Last Saturday saw the launch of the Media Reform Coalition’s (MRC) Media Manifesto 2019 at their well attended Media Democracy Festival in London. The festival was built around the theme of democratising the media and the various diverse workshops looked at just how this should be done.The manifesto is built on extensive research and a number of briefing reports from a wide range of specialists and media reform campaigners. It follows in the tradition first established by the Campaign for Press and Broadcasting Freedom (now disbanded) which had for many years published a Media Manifesto in advance of general elections to place policy choices for media reform in front of the public and political parties.
The manifesto is in four parts. The first outlines a framework for achieving media plurality, pointing to the fact that just three companies (News UK, Daily Mail Group and Reach) dominate 83% of the national newspaper market (up from 71% in 2015). It also highlights the threat to media plurality posed by tech giants like Google and Facebook and makes proposals for reform.

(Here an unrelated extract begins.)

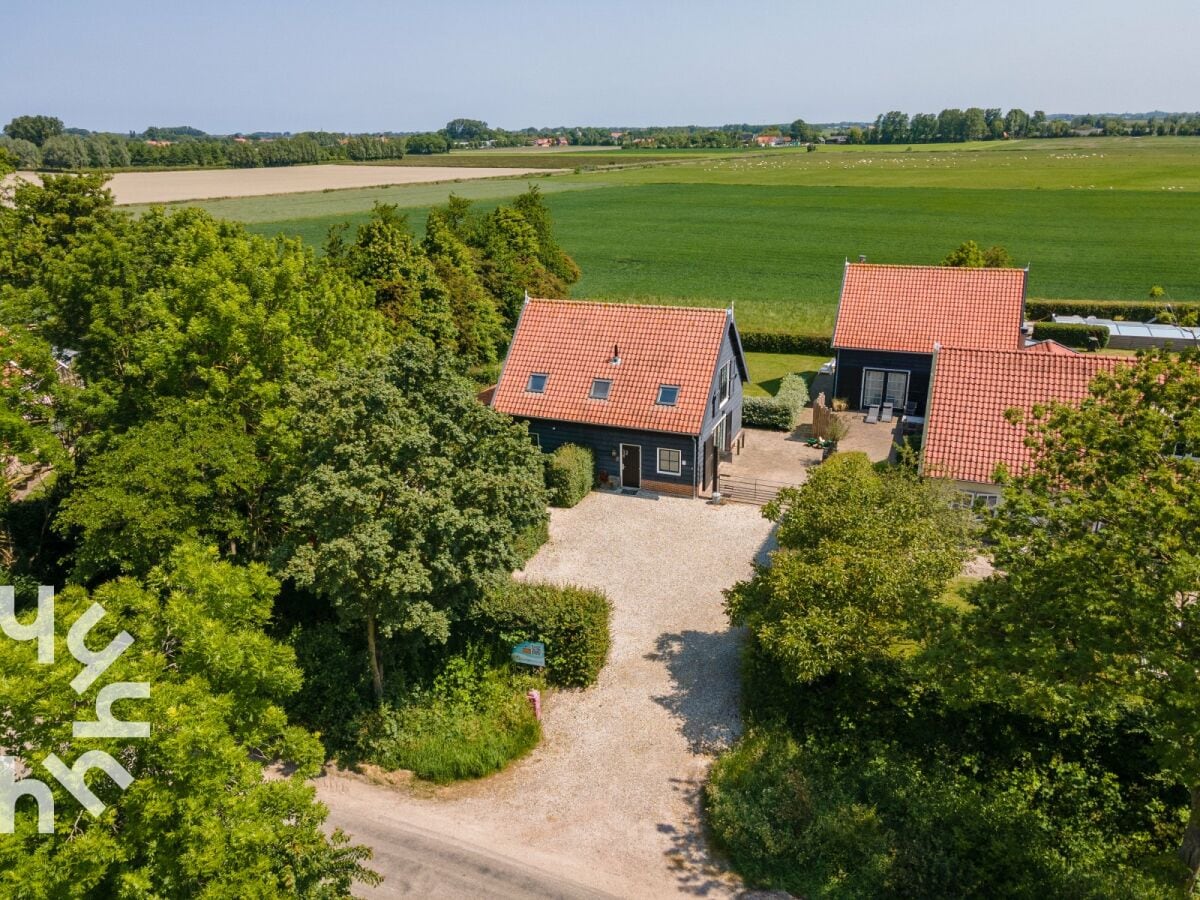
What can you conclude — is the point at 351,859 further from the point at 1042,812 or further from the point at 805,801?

The second part sets out ideas for a more democratic, diverse, devolved and independent BBC pointing out that the BBC’s independence has been steadily eroded and its programme making commercialised. Turning to the need to diversify the workforce, the manifesto points out that ensuring adequate diversity will require complete transparency about the make-up of the BBC’s workforce and makes recommendations to achieve diversity.
Part three sets out urgent steps that a new government must take to restore confidence and trust in a free, accountable and sustainable press. This section includes ideas for a new funding settlement for public interest news (there was extensive discussion on the Cairncross recommendations in one of the workshops) and the need for better privacy for journalists by amending the Investigatory Powers Act 2016 (nicknamed the Snooper’s Charter).
The final part ‘A Digital Media Policy for the 21st Century’ outlines reforms of digital media policies including proposals put forward by Jeremy Corbyn MP in his Alternative McTaggart lecture last year for a new British Digital Corporation. Recommendations to reinforce Net Neutrality are also outlined.
The festival also saw the launch of the revised edition of the MRC’s UK media ownership report. The Coalition produced its first comprehensive report on media ownership in the UK in 2015. The latest report argues that concentrated ownership in the UK “was a significant problem for any modern democracy. Four years later, we have produced an updated report that suggests that, not only does concentrated ownership persist, but that the problem may be getting worse.”
The report finds that in the area of local news, just five companies (Gannett, JPIMedia, Trinity Mirror, Tindle and Archant) account for 80% of titles (back in 2015, six companies had the same share). Two companies have 46% of all commercial local analogue radio stations and two-thirds of all commercial digital stations. The report goes on to find that the digital landscape is hardly less concentrated. “Google dominates search while popular apps like Instagram and WhatsApp are owned by Facebook, itself the most popular social media site. New, digital-only news sites have emerged as a significant force since our last report but these are overshadowed by the continuing grip of legacy news and, especially, national newspaper titles.”
The MRC hopes that this ownership report will provide information and arguments that will be useful to all who want to campaign for a more pluralistic and trusted media in which a genuine diversity of views, voices and opinions are aired.
Finally the meeting was urged to promote a model motion through their local parties, for the next Labour Party Conference and election manifesto which set out policy objectives to achieve a more democratic, trusted and accountable media.